Let's say someone injured in an auto accident receives an initial bill for $140,000 for medical costs. The injured party's insurance company settles the bill for a negotiated amount of $40,000. But when the injured party sues the at-fault driver for other damages - like pain and suffering or physical impairment - he will begin by claiming the full $140,000 in damages for medical costs. That's because current law says that juries cannot be told that those bills were actually settled for $40,000.
The $100,000 difference is sometimes called "phantom damages" because it represents costs that were never truly owed and never paid.
SB 181 would allow the jury to consider both amounts when deciding what reimbursement to award.
Senate Bill 191 (Sen. Jack Tate, Reps. Yeulin Willett & Cole Wist) tackles a second anachronism in Colorado law by setting interest rates on judgments at 2% above the federal rate. Under existing law, not only can someone claim phantom damages (as above), but they are entitled to receive 9% interest on those phantom damages.
So why settle a lawsuit and put that money in the bank to earn 1% interest (or less) when you can drag it out and continue to earn 9% interest?
On a $140,000 judgment, the difference just in interest in four years' time is $40,000.

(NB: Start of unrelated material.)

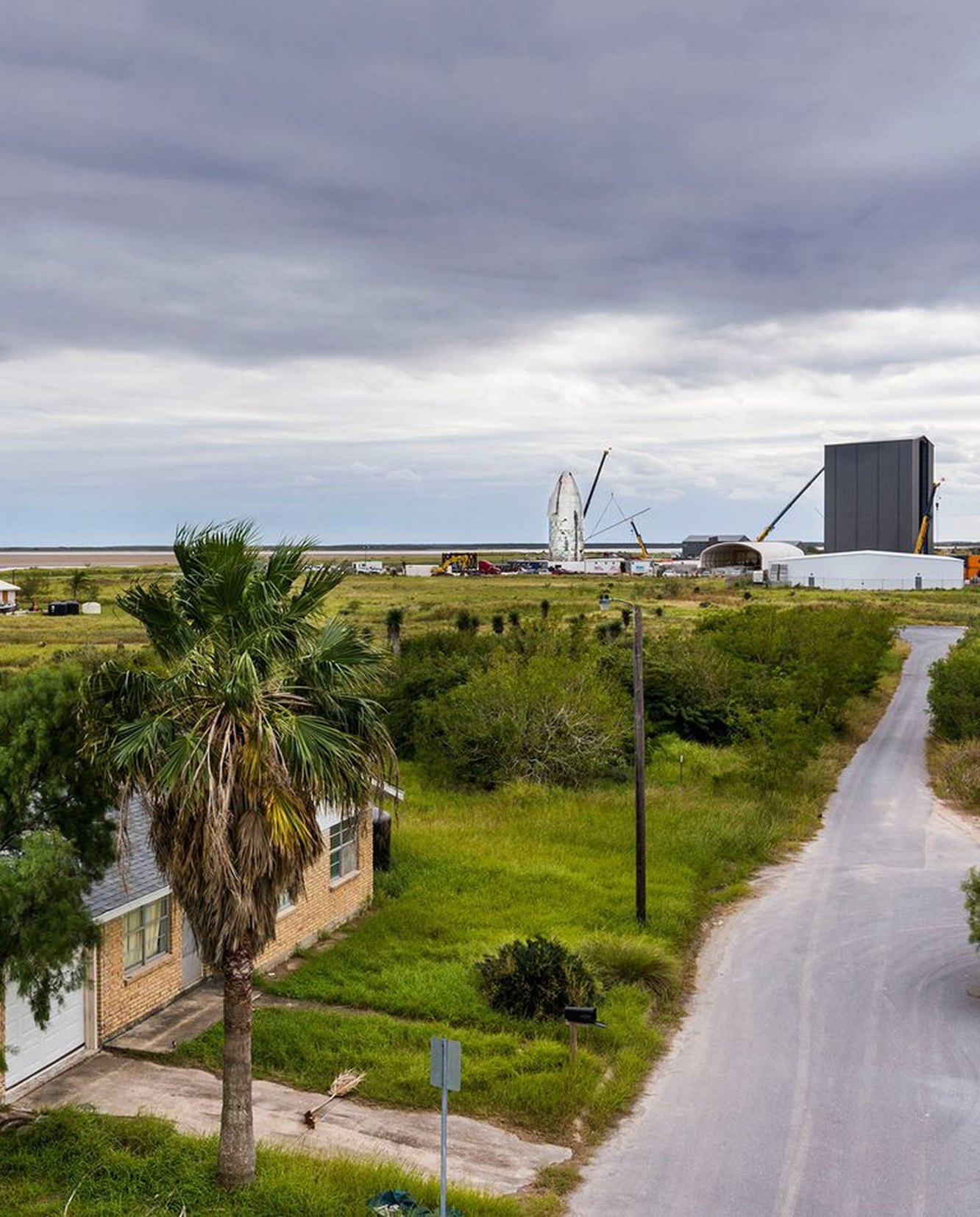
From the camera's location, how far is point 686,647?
49.4 m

So the injured party suffered $40,000 in actual paid medical bills, which over four years at 3% interest, would accumulate to $45,020. But under existing Colorado law, they would be entitled to $197,621 - because the law doesn't reflect the real facts!
Yet, Colorado drivers and homeowners must pay higher insurance premiums to cover these unjustified costs.
SBs 181 and 191 preserve the right of an injured party to be fully and properly compensated for their injuries, while sparing Colorado drivers and homeowners the burden of paying for phantom damages and ridiculous interest rates.